De plus, la fatigue accumulée et les variations alimentaires s’accompagnent d’une tendance à réduire son activité physique, laquelle diminue le métabolisme et augmente le stockage des calories absorbées. Cette prise de poids dépendrait donc d’une composante hormonale affectant le contrôle de la faim et de l’appétit, et d’une composante comportementale avec une augmentation de la faim, du temps sans sommeil imparti au grignotage, de l’envie de se faire plaisir pour rester éveillé. En somme, qui dort moins, a plus faim, grossit, donc bouge moins, dort moins et moins bien, grossit.

Hormis ces facteurs d’ordre physiologique, il faut aussi considérer les aspects psychologiques et émotionnels.
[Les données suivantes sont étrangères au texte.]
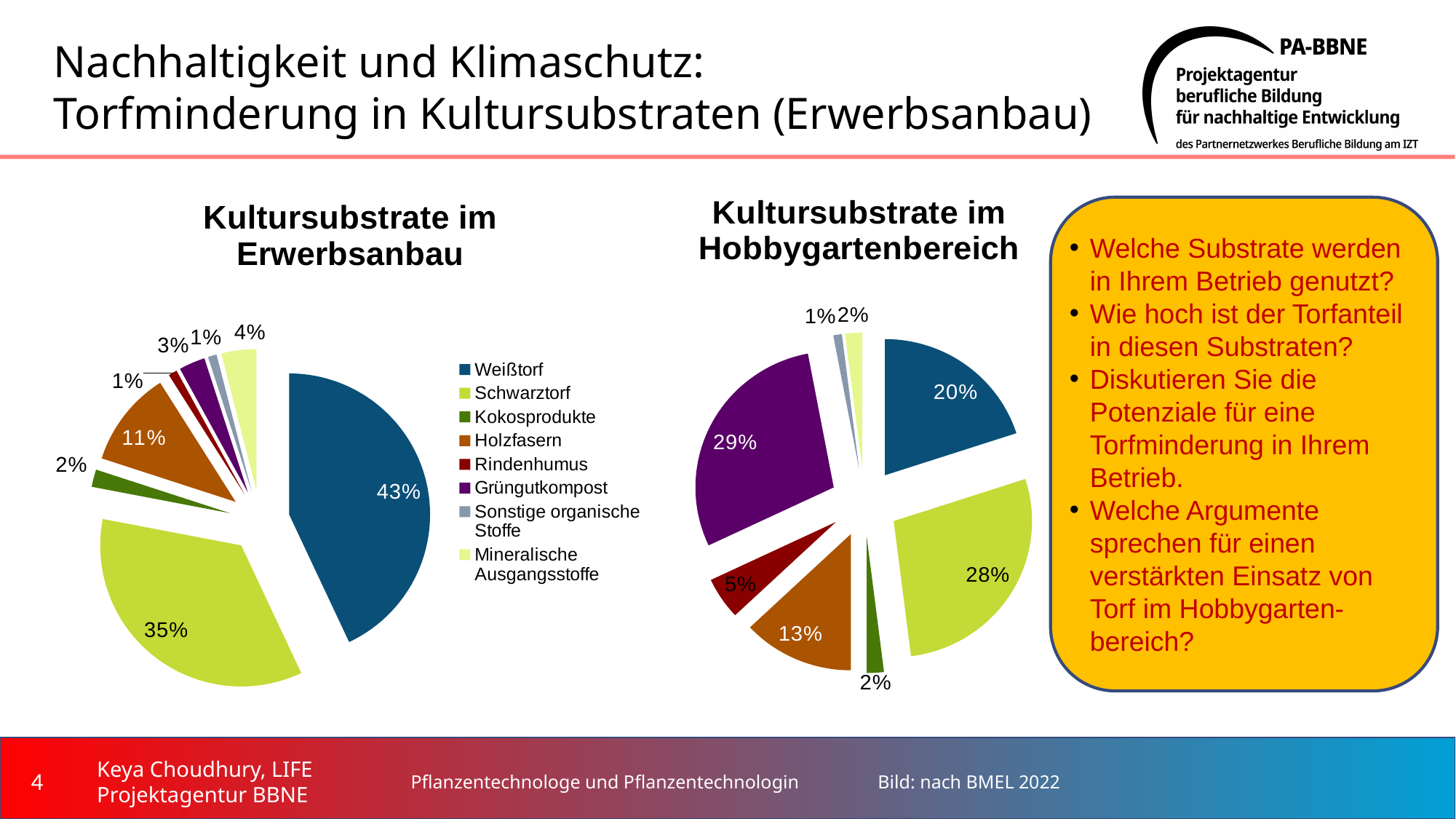
What type of chart is 'Kultursubstrate im Hobbygartenbereich'? Pie chart How many entries does the legend of the chart 'Kultursubstrate im Erwerbsanbau' list? 8 In the chart 'Kultursubstrate im Hobbygartenbereich', what is the largest share shown? 29% In the chart 'Kultursubstrate im Erwerbsanbau', what share does Weißtorf have? 43% In the chart 'Kultursubstrate im Hobbygartenbereich', what share does the Holzfasern (brown) slice have? 13% Which colour represents Grüngutkompost in the legend of the chart 'Kultursubstrate im Erwerbsanbau'? Purple In the chart 'Kultursubstrate im Erwerbsanbau', which is larger: Holzfasern or Mineralische Ausgangsstoffe? Holzfasern In the chart 'Kultursubstrate im Erwerbsanbau', what share does Holzfasern have? 11% In the chart 'Kultursubstrate im Hobbygartenbereich', which is larger: the Schwarztorf slice or the Weißtorf slice? Schwarztorf In the chart 'Kultursubstrate im Erwerbsanbau', what is the difference between the shares of Weißtorf and Schwarztorf? 8 percentage points In the chart 'Kultursubstrate im Erwerbsanbau', which category has the largest share? Weißtorf In the chart 'Kultursubstrate im Hobbygartenbereich', what share does the Weißtorf (dark blue) slice have? 20%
Lorsque l’on dort mal, que l’on est en manque de sommeil, et que de ce fait on ressent de la somnolence dans la journée, on peut manger des aliments qui procurent des sensations intenses en bouche, et qui sont souvent riches en glucides et en lipides, pour se stimuler et se tenir éveillé. En effet, les aliments glucidiques procurent un «coup de fouet» dans un premier temps, avant de diminuer l’éveil. Un mauvais sommeil est aussi à l’origine de nombreuses pensées pénibles : on s’inquiète de ne pas pouvoir dormir, de ne pas être suffisamment en forme, de ne pas pouvoir travailler correctement, on se déprécie et on se critique. L’anxiété, la déprime, sont souvent les compagnons de l’insomniaque, et génèrent bon nombre d’envies de manger émotionnelles et non plus instinctives.

En séance de coaching agréée Méthode Meer®, nous vous avons sans doute déjà parlé de l’aliment doudou mais tout comme le doudou de votre enfance qu’il vous fallait pour dormir, il va être temps de le lâcher pour retrouver un cycle de sommeil stable et sortir de ce cercle vicieux pour vous alléger la vie et perdre enfin ces kilos en trop pour de bon.
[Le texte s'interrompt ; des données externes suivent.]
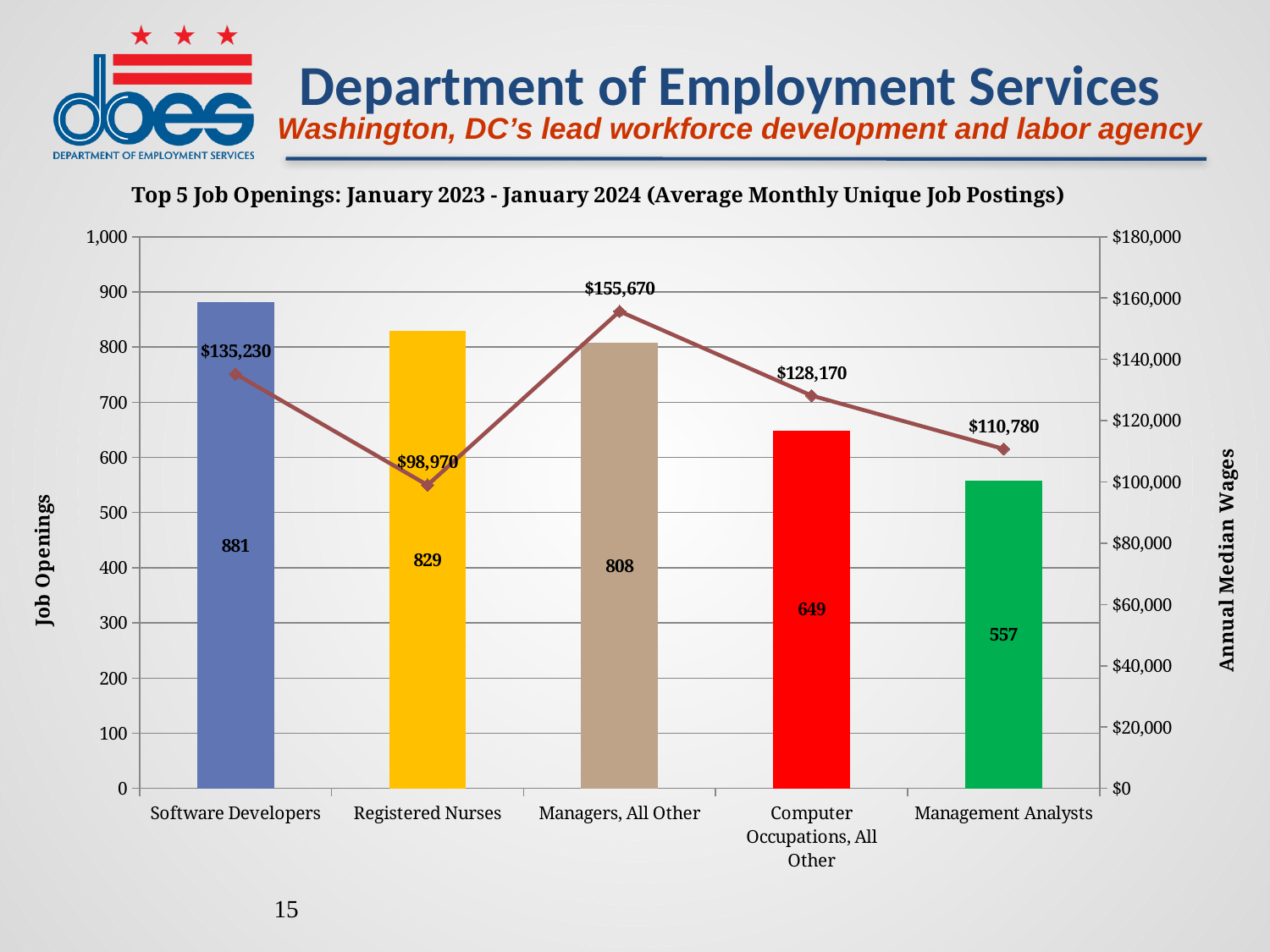
Which occupation has the highest number of job openings? Software Developers What is the difference in job openings between Software Developers and Management Analysts? 324 Which has more job openings, Registered Nurses or Computer Occupations, All Other? Registered Nurses What is the title of the chart? Top 5 Job Openings: January 2023 - January 2024 (Average Monthly Unique Job Postings) What is the annual median wage shown for Registered Nurses? $98,970 What is the annual median wage shown for Managers, All Other? $155,670 What is the number of job openings for Software Developers? 881 Which occupation has the lowest number of job openings? Management Analysts Which occupation has the lowest annual median wage? Registered Nurses What is the difference in annual median wages between Managers, All Other and Computer Occupations, All Other? $27,500 How many occupations are shown on the chart? 5 Is the number of job openings for Managers, All Other greater or less than 700? greater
Mais pas de panique vous pourrez facilement sortir de ce cercle vicieux et retrouver un cycle du sommeil reposant et bénéfique pour votre ligne en suivant ces quelques conseils :

– Éviter les excitants en fin de journée. Troquez votre thé ou votre café contre une tisane relaxante.

– Éloignez-vous des écrans. La lumière vive de vos équipements électroniques envoie un signal d’éveil au cerveau et l’empêche de générer la mélatonine qui va favoriser votre endormissement.

– Écoutez votre corps. Inutile de résister si vos yeux sont larmoyants, si vous baillez, votre corps vous dit que vous êtes prêt à aller dormir et qu’il en a besoin. A trop résister vous pourriez en plus louper le coche et vous endormir bien plus tard.

– Évitez de manger trop lourd le soir. Afin que votre organisme n’entame pas le processus de digestion pendant votre sommeil et vous empêche de vous endormir. L’alimentation joue un rôle crucial dans le sommeil.

– Relaxez-vous. Lire un livre, méditer et instaurer une sorte de rituel vous permettant de vous détendre vous mettra en bonne condition pour trouver rapidement le sommeil.

Vous avez à présent toutes les clés en main. Il ne nous reste plus qu’à vous souhaitez une bonne nuit de sommeil.